Objectifs de l’appel
L’appel aux sacrifices répond à plusieurs enjeux :
• Crise budgétaire et dette élevée : éviter un effondrement économique et stabiliser les finances publiques.
• Restauration de la confiance : renforcer la crédibilité du gouvernement auprès des partenaires financiers et des investisseurs.

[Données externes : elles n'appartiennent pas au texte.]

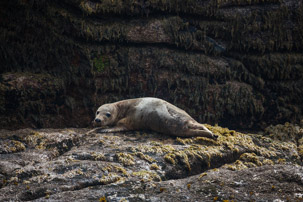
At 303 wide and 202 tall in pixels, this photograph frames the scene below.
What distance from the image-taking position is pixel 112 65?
924 cm

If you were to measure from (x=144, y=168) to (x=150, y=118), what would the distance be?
2.32m

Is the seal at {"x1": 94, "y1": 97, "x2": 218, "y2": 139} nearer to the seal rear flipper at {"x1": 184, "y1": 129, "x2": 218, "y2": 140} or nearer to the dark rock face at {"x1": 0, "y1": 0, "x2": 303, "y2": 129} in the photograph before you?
the seal rear flipper at {"x1": 184, "y1": 129, "x2": 218, "y2": 140}

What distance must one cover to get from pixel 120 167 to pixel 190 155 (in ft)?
4.99

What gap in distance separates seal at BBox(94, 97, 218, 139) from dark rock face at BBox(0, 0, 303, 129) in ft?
3.84

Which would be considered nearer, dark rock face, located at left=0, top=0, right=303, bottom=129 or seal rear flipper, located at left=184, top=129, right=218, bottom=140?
seal rear flipper, located at left=184, top=129, right=218, bottom=140

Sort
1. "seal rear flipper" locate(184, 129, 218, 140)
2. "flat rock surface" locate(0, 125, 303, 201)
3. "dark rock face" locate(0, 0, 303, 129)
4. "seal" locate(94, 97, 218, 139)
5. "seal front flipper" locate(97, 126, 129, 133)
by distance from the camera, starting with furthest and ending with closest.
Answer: "dark rock face" locate(0, 0, 303, 129), "seal front flipper" locate(97, 126, 129, 133), "seal" locate(94, 97, 218, 139), "seal rear flipper" locate(184, 129, 218, 140), "flat rock surface" locate(0, 125, 303, 201)

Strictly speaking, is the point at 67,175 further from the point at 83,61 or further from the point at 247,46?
the point at 247,46

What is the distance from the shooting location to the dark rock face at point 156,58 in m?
8.59

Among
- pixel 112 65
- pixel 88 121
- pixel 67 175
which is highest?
pixel 112 65

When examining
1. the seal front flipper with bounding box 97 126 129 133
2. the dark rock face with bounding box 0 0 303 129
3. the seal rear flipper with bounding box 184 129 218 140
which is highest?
the dark rock face with bounding box 0 0 303 129

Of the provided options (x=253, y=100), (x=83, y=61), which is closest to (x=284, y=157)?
(x=253, y=100)

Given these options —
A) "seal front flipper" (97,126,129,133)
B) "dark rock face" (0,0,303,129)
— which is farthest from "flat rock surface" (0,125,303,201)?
"dark rock face" (0,0,303,129)

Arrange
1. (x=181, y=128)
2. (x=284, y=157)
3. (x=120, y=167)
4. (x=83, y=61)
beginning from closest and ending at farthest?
(x=120, y=167), (x=284, y=157), (x=181, y=128), (x=83, y=61)

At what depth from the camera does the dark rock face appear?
859 centimetres
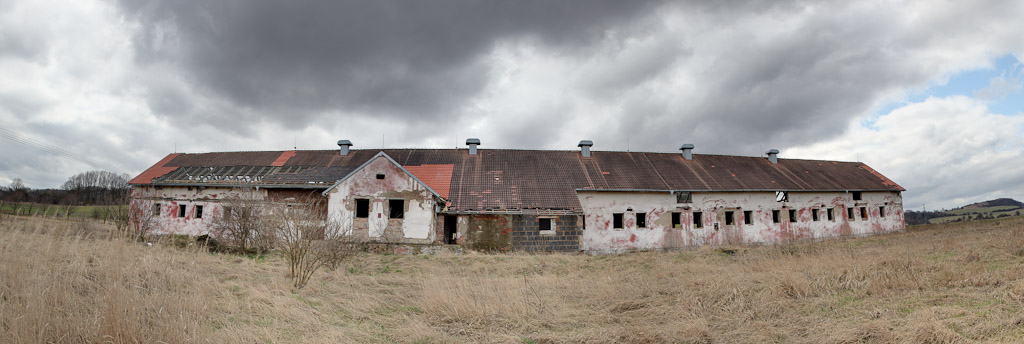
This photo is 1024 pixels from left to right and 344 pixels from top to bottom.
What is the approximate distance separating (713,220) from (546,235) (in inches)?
367

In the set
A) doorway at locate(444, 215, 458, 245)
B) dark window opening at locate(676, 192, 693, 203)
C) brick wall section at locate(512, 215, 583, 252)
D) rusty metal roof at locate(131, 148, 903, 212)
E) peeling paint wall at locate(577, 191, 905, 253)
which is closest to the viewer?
brick wall section at locate(512, 215, 583, 252)

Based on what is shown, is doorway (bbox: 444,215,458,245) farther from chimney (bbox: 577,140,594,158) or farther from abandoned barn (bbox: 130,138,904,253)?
chimney (bbox: 577,140,594,158)

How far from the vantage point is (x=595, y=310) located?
6.98m

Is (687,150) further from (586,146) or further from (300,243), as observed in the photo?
(300,243)

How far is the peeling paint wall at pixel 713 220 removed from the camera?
2002 cm

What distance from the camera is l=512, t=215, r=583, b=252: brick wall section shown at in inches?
695

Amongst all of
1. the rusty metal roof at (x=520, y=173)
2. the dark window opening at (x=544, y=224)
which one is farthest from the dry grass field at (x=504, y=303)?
the rusty metal roof at (x=520, y=173)

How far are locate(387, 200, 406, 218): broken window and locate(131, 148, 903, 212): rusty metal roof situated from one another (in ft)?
6.15

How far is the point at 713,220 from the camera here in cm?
2153

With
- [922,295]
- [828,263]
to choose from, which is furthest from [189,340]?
[828,263]

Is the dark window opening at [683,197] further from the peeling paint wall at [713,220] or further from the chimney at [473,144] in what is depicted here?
the chimney at [473,144]

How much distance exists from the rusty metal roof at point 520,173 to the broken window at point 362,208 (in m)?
2.79

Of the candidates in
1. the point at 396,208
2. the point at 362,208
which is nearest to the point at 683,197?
the point at 396,208

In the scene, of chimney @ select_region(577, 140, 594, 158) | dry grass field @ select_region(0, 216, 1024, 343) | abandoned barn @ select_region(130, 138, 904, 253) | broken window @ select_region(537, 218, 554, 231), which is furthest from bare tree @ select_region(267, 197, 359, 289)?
chimney @ select_region(577, 140, 594, 158)
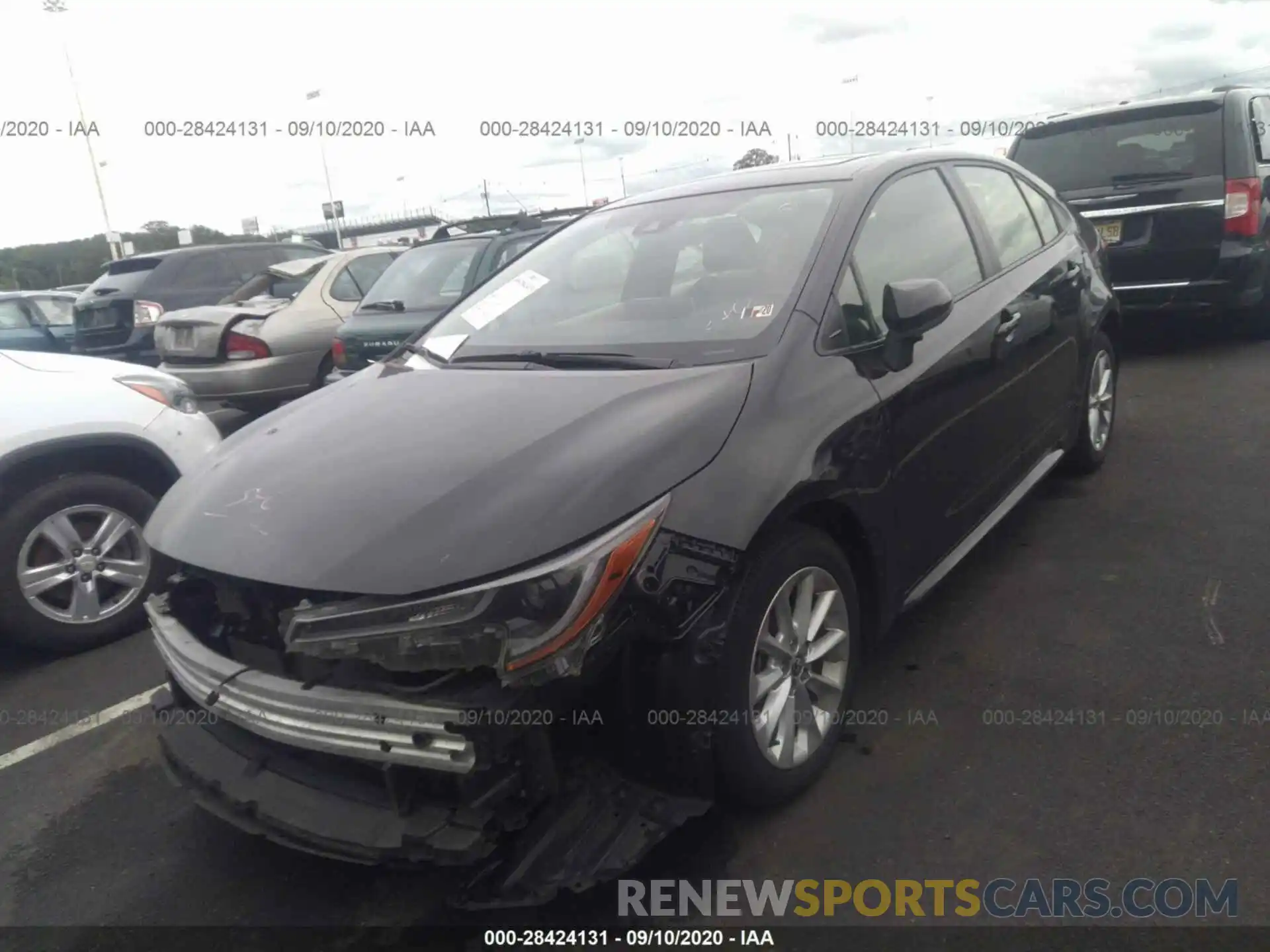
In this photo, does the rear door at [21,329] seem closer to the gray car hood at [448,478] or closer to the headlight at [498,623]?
the gray car hood at [448,478]

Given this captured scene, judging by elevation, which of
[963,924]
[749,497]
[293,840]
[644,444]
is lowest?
[963,924]

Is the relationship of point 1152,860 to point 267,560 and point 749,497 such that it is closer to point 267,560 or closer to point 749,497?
point 749,497

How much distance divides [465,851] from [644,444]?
3.24 feet

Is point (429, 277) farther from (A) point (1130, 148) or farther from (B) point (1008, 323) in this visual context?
(A) point (1130, 148)

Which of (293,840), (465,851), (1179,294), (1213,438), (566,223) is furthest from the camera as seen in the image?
(1179,294)

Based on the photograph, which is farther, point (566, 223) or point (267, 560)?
point (566, 223)

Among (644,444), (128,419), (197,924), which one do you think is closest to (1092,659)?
(644,444)

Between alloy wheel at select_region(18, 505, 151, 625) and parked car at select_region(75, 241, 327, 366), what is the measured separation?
613cm

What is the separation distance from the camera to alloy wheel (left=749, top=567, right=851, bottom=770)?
8.20 feet

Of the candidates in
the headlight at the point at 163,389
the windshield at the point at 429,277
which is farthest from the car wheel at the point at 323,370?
the headlight at the point at 163,389

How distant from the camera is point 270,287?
922cm

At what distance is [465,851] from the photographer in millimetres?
2004

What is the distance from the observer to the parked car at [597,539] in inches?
81.4

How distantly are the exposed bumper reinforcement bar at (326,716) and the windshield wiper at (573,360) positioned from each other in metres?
1.21
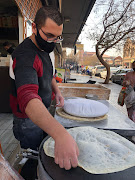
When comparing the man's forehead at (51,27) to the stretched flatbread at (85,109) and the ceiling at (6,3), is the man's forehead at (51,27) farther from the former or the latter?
the ceiling at (6,3)

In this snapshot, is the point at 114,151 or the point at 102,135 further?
the point at 102,135

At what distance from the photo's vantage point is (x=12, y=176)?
1.76 feet

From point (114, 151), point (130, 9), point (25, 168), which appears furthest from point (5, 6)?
point (130, 9)

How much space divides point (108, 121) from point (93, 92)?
0.80 m

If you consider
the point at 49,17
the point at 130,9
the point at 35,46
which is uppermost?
the point at 130,9

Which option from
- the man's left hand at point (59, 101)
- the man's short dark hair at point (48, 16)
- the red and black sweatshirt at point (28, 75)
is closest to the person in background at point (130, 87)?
the man's left hand at point (59, 101)

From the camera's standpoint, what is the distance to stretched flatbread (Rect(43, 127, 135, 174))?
68 centimetres

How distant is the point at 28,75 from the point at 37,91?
0.11m

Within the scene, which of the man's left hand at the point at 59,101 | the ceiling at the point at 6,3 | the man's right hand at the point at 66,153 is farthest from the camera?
the ceiling at the point at 6,3

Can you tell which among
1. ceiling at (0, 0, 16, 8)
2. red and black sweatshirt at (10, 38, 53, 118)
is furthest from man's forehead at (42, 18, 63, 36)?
ceiling at (0, 0, 16, 8)

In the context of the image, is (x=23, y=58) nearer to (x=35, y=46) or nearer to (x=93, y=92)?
(x=35, y=46)

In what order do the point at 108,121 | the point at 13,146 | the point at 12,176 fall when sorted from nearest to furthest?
the point at 12,176, the point at 108,121, the point at 13,146

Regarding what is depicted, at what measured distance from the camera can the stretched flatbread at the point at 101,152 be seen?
2.24ft

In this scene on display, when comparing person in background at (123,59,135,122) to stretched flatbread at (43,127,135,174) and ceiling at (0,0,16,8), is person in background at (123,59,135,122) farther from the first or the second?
ceiling at (0,0,16,8)
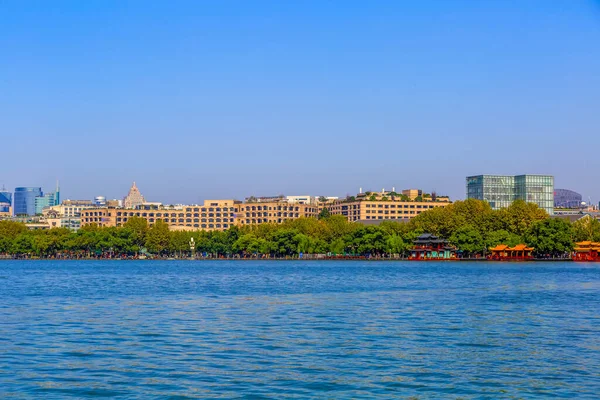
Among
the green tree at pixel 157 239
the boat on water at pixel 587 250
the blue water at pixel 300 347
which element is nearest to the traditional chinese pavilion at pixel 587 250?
the boat on water at pixel 587 250

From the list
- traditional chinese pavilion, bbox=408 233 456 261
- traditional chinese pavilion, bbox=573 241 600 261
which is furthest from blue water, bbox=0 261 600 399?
traditional chinese pavilion, bbox=408 233 456 261

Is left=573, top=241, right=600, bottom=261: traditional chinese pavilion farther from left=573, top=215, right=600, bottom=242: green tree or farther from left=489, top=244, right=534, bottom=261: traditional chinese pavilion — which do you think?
left=489, top=244, right=534, bottom=261: traditional chinese pavilion

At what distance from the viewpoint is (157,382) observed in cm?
2295

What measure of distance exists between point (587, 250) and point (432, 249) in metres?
25.0

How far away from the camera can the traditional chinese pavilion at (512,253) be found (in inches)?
5153

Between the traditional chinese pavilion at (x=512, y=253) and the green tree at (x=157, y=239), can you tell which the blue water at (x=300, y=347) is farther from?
the green tree at (x=157, y=239)

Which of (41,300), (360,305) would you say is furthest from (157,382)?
(41,300)

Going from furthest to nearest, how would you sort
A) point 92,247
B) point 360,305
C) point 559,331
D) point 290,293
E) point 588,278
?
point 92,247 → point 588,278 → point 290,293 → point 360,305 → point 559,331

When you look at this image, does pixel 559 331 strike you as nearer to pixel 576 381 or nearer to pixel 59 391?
pixel 576 381

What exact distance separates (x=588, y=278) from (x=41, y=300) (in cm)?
4671

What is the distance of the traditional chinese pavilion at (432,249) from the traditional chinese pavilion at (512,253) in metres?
9.10

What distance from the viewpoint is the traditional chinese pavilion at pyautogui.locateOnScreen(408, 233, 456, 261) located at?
14200 centimetres

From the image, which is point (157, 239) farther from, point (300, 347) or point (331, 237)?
point (300, 347)

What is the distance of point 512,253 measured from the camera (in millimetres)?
134000
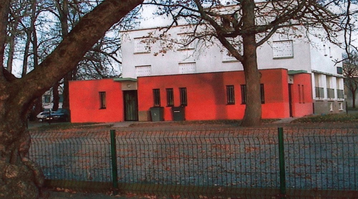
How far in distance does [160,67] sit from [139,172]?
29.1 metres

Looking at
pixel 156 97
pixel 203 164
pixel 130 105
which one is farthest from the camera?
pixel 130 105

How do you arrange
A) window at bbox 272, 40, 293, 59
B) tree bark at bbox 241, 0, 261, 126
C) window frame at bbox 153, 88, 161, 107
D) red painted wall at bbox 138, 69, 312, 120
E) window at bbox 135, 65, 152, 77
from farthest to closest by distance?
window at bbox 135, 65, 152, 77, window at bbox 272, 40, 293, 59, window frame at bbox 153, 88, 161, 107, red painted wall at bbox 138, 69, 312, 120, tree bark at bbox 241, 0, 261, 126

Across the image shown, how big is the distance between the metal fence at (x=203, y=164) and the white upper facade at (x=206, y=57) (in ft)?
79.2

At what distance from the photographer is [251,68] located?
20.5 meters

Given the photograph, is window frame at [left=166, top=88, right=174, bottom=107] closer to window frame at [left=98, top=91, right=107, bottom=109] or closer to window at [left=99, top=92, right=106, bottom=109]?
window frame at [left=98, top=91, right=107, bottom=109]

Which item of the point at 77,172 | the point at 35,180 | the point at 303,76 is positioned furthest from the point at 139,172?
the point at 303,76

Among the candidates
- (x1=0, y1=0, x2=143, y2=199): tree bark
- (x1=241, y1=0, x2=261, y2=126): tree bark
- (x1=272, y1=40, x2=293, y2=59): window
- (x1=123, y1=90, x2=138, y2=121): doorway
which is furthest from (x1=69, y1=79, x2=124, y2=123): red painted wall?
(x1=0, y1=0, x2=143, y2=199): tree bark

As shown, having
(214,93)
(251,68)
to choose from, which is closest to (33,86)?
(251,68)

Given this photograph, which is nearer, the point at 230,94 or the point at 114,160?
the point at 114,160

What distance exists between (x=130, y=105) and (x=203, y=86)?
6315mm

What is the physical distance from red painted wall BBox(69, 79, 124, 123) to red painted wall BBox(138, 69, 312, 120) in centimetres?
208

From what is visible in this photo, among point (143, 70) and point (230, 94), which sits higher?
point (143, 70)

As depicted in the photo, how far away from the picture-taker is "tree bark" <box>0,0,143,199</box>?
623 centimetres

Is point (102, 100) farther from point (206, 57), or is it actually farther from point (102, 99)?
point (206, 57)
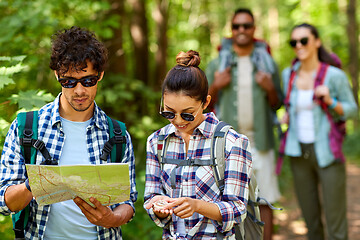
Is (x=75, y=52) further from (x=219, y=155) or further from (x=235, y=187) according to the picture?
(x=235, y=187)

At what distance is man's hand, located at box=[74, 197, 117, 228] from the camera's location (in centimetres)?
225

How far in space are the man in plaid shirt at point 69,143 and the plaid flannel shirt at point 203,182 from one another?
0.26 meters

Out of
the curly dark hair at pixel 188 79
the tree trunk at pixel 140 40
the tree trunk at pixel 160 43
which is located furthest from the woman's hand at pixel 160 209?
the tree trunk at pixel 160 43

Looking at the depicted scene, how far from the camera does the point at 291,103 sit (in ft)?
15.5

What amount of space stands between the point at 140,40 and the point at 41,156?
21.6ft

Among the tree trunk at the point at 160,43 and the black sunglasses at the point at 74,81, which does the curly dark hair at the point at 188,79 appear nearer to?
the black sunglasses at the point at 74,81

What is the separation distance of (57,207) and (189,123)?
95 centimetres

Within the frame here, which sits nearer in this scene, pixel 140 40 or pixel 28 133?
pixel 28 133

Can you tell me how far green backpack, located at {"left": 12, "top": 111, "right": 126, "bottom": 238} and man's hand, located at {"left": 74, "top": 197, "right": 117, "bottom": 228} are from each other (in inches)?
12.8

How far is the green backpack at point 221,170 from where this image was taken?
2.41 meters

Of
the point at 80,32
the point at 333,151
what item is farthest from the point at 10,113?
the point at 333,151

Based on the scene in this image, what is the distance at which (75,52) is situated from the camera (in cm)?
244

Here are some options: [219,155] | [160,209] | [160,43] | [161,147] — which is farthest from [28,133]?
[160,43]

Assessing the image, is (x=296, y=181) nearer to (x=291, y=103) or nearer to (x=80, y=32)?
(x=291, y=103)
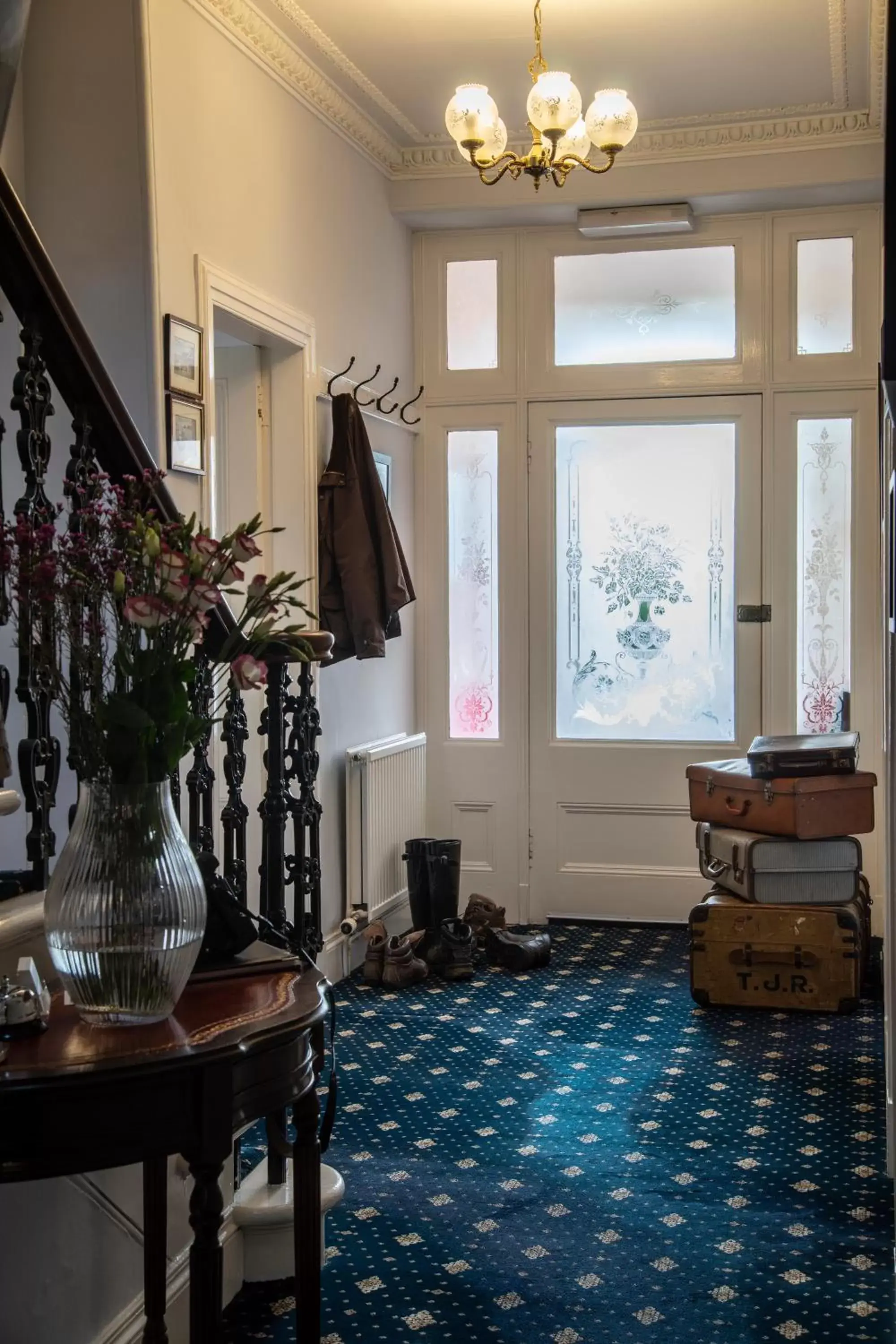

• Mobilisation collective : assurer que citoyens, entreprises et État participent équitablement à l’effort national.
Défis et risques
Demander des sacrifices dans un contexte de vie chère et de chômage élevé comporte des risques sociaux. La réussite dépendra de la perception d’équité et de la capacité du gouvernement à produire des résultats tangibles rapidement pour maintenir le soutien populaire.
Mesures concrètes envisagées
• Adoption de nouvelles taxes et rationalisation des dépenses publiques
• Réduction du train de vie de l’État
• Efforts temporaires de rigueur budgétaire sur 2 à 3 ans pour rétablir la stabilité économique
L’appel de Sonko à des « sacrifices » marque un tournant dans la gouvernance économique du Sénégal. Pour réussir, l’effort collectif doit être accompagné de transparence, d’équité et de résultats concrets. Une mise en œuvre équilibrée pourrait permettre au pays de sortir de sa crise et de retrouver une trajectoire durable.